“Step right up, step right up! Be amazed, be enchanted, be seduced by this truly tantalising temptress, this dazzling damsel, this luscious lass. She’s a fine example of early 21st-century construction, with tapered legs and a firm seat. What an object of adoration, of lust, of desire! This window of opportunity won’t be open for long. Soon, she’ll be shop-worn. GRAB HER WHILE SHE’S HOT!”
This is my interior monologue on a recent outing with my daughter. We’re not at the circus or an auction – the setting is a barbecue.
‘ve been talking to a family friend, a man I’ve known for over a decade.
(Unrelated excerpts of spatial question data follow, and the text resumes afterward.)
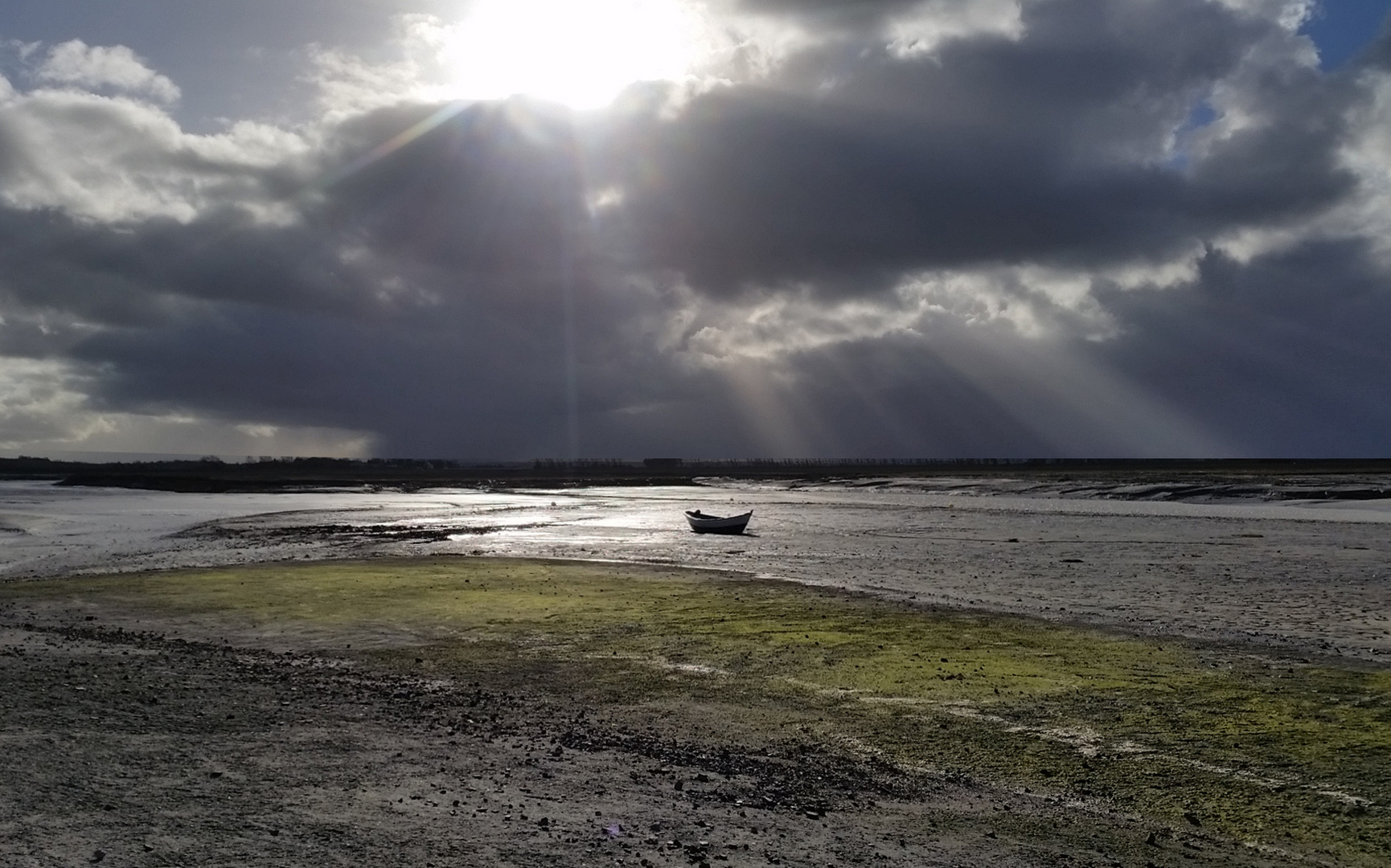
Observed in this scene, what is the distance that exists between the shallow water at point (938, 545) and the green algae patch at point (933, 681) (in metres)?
3.78

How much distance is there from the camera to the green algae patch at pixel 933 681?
10.2 metres

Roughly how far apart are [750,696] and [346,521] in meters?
48.3

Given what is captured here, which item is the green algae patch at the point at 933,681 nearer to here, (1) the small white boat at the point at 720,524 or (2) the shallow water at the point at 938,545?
(2) the shallow water at the point at 938,545

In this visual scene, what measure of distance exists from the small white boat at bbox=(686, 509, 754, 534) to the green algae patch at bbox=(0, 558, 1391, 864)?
817 inches

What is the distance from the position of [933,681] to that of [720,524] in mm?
32631

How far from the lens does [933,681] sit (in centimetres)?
1496

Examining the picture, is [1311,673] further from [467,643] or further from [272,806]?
Answer: [272,806]

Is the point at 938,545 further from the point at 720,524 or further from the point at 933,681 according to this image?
the point at 933,681

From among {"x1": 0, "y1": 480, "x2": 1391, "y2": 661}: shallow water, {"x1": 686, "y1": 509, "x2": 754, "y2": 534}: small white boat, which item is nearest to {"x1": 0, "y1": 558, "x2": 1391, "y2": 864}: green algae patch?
{"x1": 0, "y1": 480, "x2": 1391, "y2": 661}: shallow water

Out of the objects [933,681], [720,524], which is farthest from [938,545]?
[933,681]

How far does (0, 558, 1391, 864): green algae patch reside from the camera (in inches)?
403

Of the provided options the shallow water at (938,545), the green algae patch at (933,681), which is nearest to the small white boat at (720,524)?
the shallow water at (938,545)

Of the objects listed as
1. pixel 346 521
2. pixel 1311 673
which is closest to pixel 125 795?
pixel 1311 673

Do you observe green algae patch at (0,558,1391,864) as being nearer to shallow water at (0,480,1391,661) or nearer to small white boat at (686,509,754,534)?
shallow water at (0,480,1391,661)
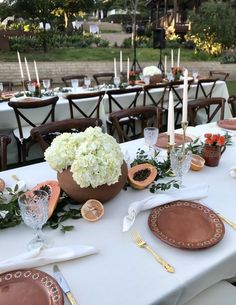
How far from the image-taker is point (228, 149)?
1.81 meters

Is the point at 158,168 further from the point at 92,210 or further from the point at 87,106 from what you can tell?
the point at 87,106

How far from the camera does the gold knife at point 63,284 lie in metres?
0.80

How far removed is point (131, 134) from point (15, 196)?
2.70m

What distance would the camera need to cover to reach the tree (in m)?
11.7

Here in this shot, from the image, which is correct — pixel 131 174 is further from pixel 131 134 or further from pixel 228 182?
pixel 131 134

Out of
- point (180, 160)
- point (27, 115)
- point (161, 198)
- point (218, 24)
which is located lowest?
point (27, 115)

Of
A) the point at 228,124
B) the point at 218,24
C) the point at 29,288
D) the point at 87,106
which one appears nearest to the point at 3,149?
the point at 29,288

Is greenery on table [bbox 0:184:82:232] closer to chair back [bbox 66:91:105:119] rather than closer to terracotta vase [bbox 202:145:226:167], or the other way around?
terracotta vase [bbox 202:145:226:167]

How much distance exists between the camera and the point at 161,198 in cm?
121

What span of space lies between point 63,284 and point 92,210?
34 centimetres

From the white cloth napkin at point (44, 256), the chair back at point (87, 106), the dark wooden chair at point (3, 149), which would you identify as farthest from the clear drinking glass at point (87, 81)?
the white cloth napkin at point (44, 256)

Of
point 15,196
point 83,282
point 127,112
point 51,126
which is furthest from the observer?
point 127,112

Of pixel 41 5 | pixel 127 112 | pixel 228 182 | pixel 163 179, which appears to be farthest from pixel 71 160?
pixel 41 5

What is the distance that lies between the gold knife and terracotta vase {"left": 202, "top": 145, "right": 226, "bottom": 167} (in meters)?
0.96
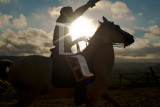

He spots the two of us and says, eyes wide, “My, how you’ve grown. You’re a pretty little thing. All the men will be looking at you instead of your mother!”
The earth stops spinning. Time stands still. Gracie stares at the ground, no doubt hoping it swallows her.
She is 10 years old. Still playing with dough, colouring in, and sleeping with teddies – not wearing them; still bike riding, rope skipping and mud-wrestling – and not in the nude. Gloriously prepubescent and innocent – a child.
I’m a clown in sideshow alley, mouth agape. I want to shout and scream and shake him: HOW DARE YOU SEXUALISE MY DAUGHTER?
But I stand stunned. He misreads my expression. “Oh, don’t worry Trace,” he says. “It happens to every woman at some stage.”
My jaw drops to the floor. He assumes I’m upset because I’ve “lost my looks”.
This idea of psychosexual conflict has been around since Carl Jung coined the term “Electra complex”, named after the mythological young woman who plotted matricide, and based on the premise that girls compete with their mums for their father’s possession.
If you switch around the letters, it spells COMPLETE CRAP. I consider Grace a daughter, not a usurper.
Whenever I fear sexism is afoot, I play a game called “Swap the Subject”. Picture this: my husband – who looks a little like me, frayed around the edges with a sprinkling of grey and flock of crows’ feet – is at a social function with our son, aged 11.
“What a handsome lad he is,” someone says. “All the women will be looking at him instead of his father!”
Of course, no one would say this to a boy. But girls are treated as fresh meat, ready to be devoured before they go off.
Listen to the language of the likes of Rolf Harris and Donald Trump: the former blamed a “flirtatious” teenager who said he’d indecently assaulted her; the new American President says you can “do anything” to women if you’re famous enough, including “grabbing them by the pussy”.
But it’s just “locker-room banter”, right? I mean, why are women taking it so seriously?
Because most of us exist on a spectrum from discomfort to fear about being touched inappropriately. For many, this begins during childhood. And it continues until menopause.
So, Mr Creepy, I’m delighted to be past my use-by date. I can stroll the streets without a symphony of “Nice tits!” and “Jeez, I’d smash her!”
But I’m devastated that my daughter – my clever, strong, assertive daughter – is shamed into silence, her imminent blooming seen as something to be commodified and – ultimately – crushed.
Her only crime is being on the precipice of puberty. And her punishment will be decades of sexual harassment.
Sigmund Freud once wrote, “The great question that has never been answered, and which I have not yet been able to answer, despite my 30 years of research into the feminine soul, is ‘What does a woman want?’ ”
Well, step right up, step right up! For I have an answer. We want – for ourselves and our daughters – what you have: the right to be treated as fully formed human beings, not slabs of meat prepared for a pounding.